[Records from a dataset]
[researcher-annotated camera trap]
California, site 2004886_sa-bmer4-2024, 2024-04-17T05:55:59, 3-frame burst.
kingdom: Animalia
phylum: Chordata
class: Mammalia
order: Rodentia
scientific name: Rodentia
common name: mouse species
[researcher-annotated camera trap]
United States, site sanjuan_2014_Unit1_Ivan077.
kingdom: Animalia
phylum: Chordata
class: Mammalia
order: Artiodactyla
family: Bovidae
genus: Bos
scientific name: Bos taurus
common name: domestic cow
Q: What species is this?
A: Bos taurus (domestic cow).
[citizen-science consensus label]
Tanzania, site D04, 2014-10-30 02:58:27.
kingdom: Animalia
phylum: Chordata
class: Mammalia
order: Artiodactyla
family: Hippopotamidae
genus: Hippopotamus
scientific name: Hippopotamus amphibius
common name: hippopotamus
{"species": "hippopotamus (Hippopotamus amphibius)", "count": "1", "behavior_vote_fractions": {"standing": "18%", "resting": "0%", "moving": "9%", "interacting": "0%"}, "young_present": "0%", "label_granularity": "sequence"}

TO DO:
Your answer must be the lines from the one with "A: Bos taurus (domestic cow)." through the last line of the data, repeated exactly and with nothing else.

FINISHED TASK:
A: Bos taurus (domestic cow).
[citizen-science consensus label]
Tanzania, site D04, 2014-10-30 02:58:27.
kingdom: Animalia
phylum: Chordata
class: Mammalia
order: Artiodactyla
family: Hippopotamidae
genus: Hippopotamus
scientific name: Hippopotamus amphibius
common name: hippopotamus
{"species": "hippopotamus (Hippopotamus amphibius)", "count": "1", "behavior_vote_fractions": {"standing": "18%", "resting": "0%", "moving": "9%", "interacting": "0%"}, "young_present": "0%", "label_granularity": "sequence"}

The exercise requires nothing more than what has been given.